> _Available data_:
start

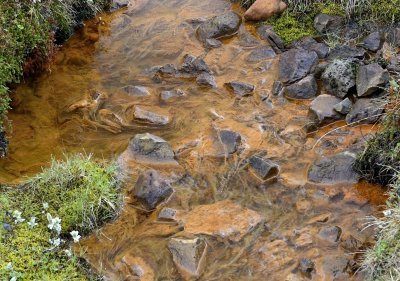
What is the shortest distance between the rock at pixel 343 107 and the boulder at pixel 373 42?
1333 mm

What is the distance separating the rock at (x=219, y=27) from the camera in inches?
349

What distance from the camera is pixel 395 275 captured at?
4.78 metres

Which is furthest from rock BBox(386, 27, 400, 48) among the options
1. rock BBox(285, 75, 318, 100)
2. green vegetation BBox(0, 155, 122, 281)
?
green vegetation BBox(0, 155, 122, 281)

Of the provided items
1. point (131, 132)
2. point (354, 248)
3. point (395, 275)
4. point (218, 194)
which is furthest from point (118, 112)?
point (395, 275)

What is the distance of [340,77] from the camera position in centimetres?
745

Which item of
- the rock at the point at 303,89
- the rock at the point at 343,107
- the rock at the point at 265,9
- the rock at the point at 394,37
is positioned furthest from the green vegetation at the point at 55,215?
the rock at the point at 394,37

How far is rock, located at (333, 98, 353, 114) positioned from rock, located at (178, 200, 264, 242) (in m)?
2.00

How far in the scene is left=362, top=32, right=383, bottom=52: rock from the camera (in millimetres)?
8094

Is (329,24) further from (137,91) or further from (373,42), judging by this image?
(137,91)

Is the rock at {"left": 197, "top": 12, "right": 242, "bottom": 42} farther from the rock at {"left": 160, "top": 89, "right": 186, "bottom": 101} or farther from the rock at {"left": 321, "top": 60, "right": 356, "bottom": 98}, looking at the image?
the rock at {"left": 321, "top": 60, "right": 356, "bottom": 98}

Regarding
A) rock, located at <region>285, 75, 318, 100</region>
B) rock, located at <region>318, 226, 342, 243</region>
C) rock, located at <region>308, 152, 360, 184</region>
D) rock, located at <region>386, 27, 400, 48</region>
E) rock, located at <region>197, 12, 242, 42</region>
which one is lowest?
rock, located at <region>318, 226, 342, 243</region>

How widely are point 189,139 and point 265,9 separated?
308cm

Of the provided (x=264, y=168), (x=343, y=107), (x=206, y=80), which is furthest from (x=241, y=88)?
(x=264, y=168)

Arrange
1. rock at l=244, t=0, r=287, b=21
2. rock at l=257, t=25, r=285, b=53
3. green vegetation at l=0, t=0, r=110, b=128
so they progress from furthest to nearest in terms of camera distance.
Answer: rock at l=244, t=0, r=287, b=21, rock at l=257, t=25, r=285, b=53, green vegetation at l=0, t=0, r=110, b=128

end

> _Task details_: Rewrite all of the entries above, replacing "camera" with "viewpoint" and leaving everything else unchanged. Leave the pictures out of your answer.

> _Exercise result_:
What is the shortest distance between the rock at pixel 343 107 and the boulder at pixel 373 42?
1333 mm

What is the distance separating the rock at (x=219, y=27) from the viewpoint in inches?
349

What distance from the viewpoint is pixel 395 275 captured at?
4.78 metres

Which is furthest from rock BBox(386, 27, 400, 48) among the options
1. rock BBox(285, 75, 318, 100)
2. green vegetation BBox(0, 155, 122, 281)
?
green vegetation BBox(0, 155, 122, 281)

Of the provided items
1. point (131, 132)
2. point (354, 248)
3. point (395, 275)
4. point (218, 194)
which is furthest from point (118, 112)?
point (395, 275)

What is the distance of [340,77] from the viewpoint position in centimetres?
745

Which item of
- the rock at the point at 303,89
- the rock at the point at 343,107
- the rock at the point at 265,9
- the rock at the point at 394,37
is positioned furthest from the green vegetation at the point at 55,215?
the rock at the point at 394,37

How far is rock, located at (333, 98, 353, 114) positioned from rock, located at (178, 200, 264, 242) (in m)?
2.00

How far in the scene is left=362, top=32, right=383, bottom=52: rock from the viewpoint (in millimetres)?
8094

Is (329,24) further from (137,91) or further from (373,42), judging by this image?
(137,91)

Is the rock at {"left": 197, "top": 12, "right": 242, "bottom": 42} farther from the rock at {"left": 160, "top": 89, "right": 186, "bottom": 101} or farther from the rock at {"left": 321, "top": 60, "right": 356, "bottom": 98}, looking at the image?
the rock at {"left": 321, "top": 60, "right": 356, "bottom": 98}

Regarding
A) rock, located at <region>285, 75, 318, 100</region>
B) rock, located at <region>318, 226, 342, 243</region>
C) rock, located at <region>308, 152, 360, 184</region>
D) rock, located at <region>386, 27, 400, 48</region>
E) rock, located at <region>197, 12, 242, 42</region>
which one is lowest?
rock, located at <region>318, 226, 342, 243</region>

How widely are point 189,139 and point 265,9 separated?
308cm

Of the provided (x=264, y=168), (x=343, y=107), (x=206, y=80), which is furthest from (x=241, y=88)?
(x=264, y=168)

Arrange
1. rock at l=244, t=0, r=287, b=21
2. rock at l=257, t=25, r=285, b=53
3. green vegetation at l=0, t=0, r=110, b=128
so they progress from furthest to nearest in terms of viewpoint distance.
Answer: rock at l=244, t=0, r=287, b=21, rock at l=257, t=25, r=285, b=53, green vegetation at l=0, t=0, r=110, b=128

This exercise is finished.